## [Saved data entries]
>>
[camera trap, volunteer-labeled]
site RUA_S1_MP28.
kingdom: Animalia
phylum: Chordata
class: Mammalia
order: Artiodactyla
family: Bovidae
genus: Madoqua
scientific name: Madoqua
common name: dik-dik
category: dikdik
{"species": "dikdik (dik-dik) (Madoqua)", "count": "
<<
## [Task prompt]
Your answer should consist of copies of the lines above that include the string "Madoqua".

## [Response to this task]
genus: Madoqua
scientific name: Madoqua
{"species": "dikdik (dik-dik) (Madoqua)", "count": "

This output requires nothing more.